= Marcus Julius Alexander =

Alexandrian Jewish merchant (16–44 CE)

Marcus Julius Alexander (16–44 CE), the son of Alexander the Alabarch and brother of Tiberius Julius Alexander, was a distinguished and wealthy Alexandrian Jewish merchant. He was betrothed to Berenice, daughter of Herodian King Agrippa I, but died shortly afterwards and had no children with her.

==Ancestry and family==
Marcus was born and raised in Alexandria, Egypt. Marcus was born as the second son to Alexander the Alabarch, a wealthy Jewish aristocrat. His older brother was Tiberius Julius Alexander. His paternal uncle was the exegete and philosopher Philo.

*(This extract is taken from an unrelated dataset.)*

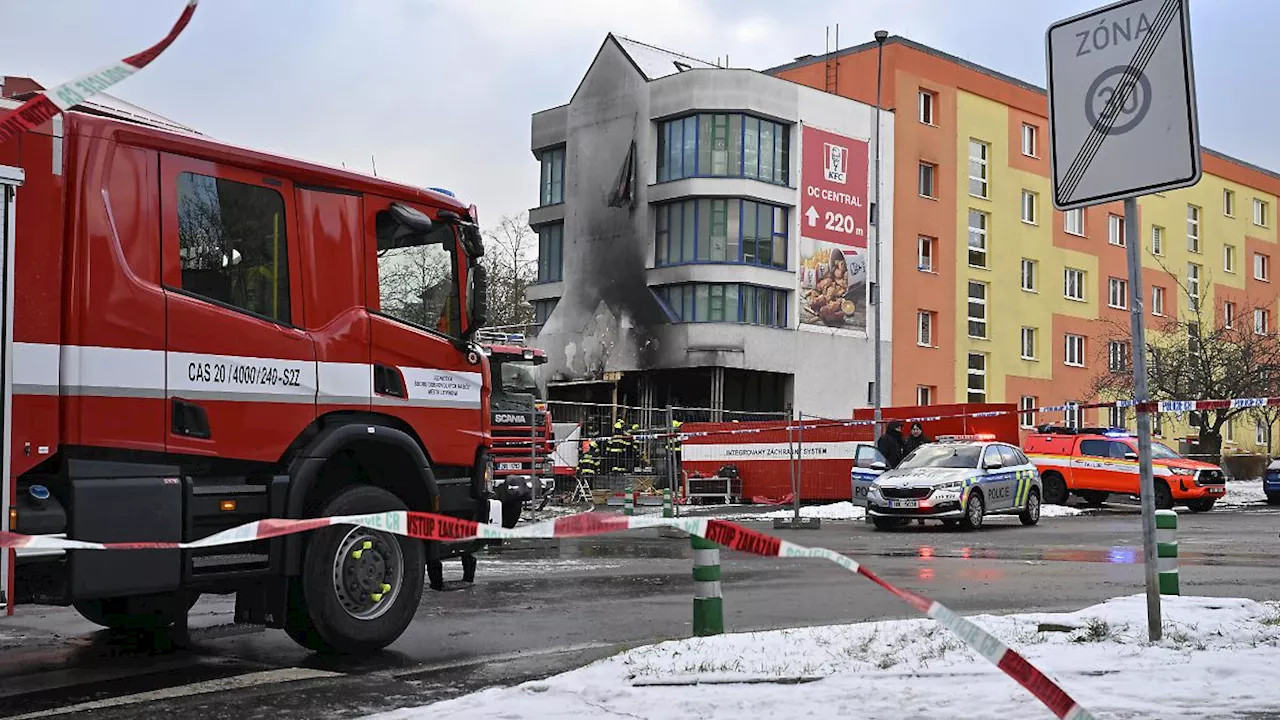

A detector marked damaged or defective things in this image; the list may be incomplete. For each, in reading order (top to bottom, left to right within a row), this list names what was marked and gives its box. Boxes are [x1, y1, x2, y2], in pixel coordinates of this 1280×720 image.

He came from an aristocratic family who lived in Alexandria for generations. His ancestors and family were contemporaries to the rule of the Ptolemaic dynasty and the rule of the Seleucid Empire. Marcus came from a family who were noble, honourable and wealthy. It was either his paternal grandfather or paternal great grandfather who was granted Roman citizenship from Roman dictator Gaius Julius Caesar. His ancestors and family had social ties and connections to the Priesthood in Judea; Hasmonean Dynasty; Herodian Dynasty and Julio-Claudian dynasty in Rome.